The exercise: Lay out every line of the records below as a Markdown table with the columns "Row" and "Line text," numbering the rows in order. Omit blank lines, and leave the pictures out of the answer.

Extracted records
┌────────
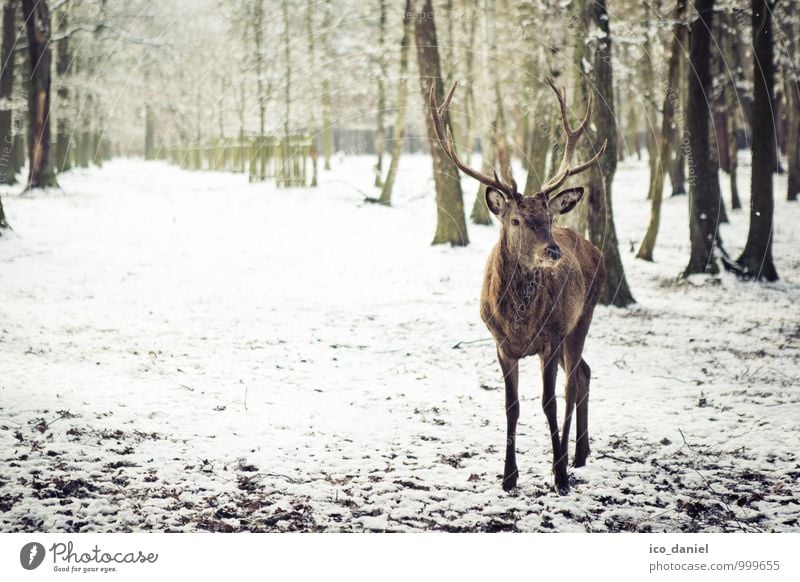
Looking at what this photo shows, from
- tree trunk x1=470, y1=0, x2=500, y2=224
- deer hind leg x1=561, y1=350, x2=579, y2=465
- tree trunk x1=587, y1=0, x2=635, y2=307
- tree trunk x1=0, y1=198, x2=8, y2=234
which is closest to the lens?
deer hind leg x1=561, y1=350, x2=579, y2=465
└────────
Result:
| Row | Line text |
|---|---|
| 1 | Looking at what this photo shows, from |
| 2 | - tree trunk x1=470, y1=0, x2=500, y2=224 |
| 3 | - deer hind leg x1=561, y1=350, x2=579, y2=465 |
| 4 | - tree trunk x1=587, y1=0, x2=635, y2=307 |
| 5 | - tree trunk x1=0, y1=198, x2=8, y2=234 |
| 6 | which is closest to the lens? |
| 7 | deer hind leg x1=561, y1=350, x2=579, y2=465 |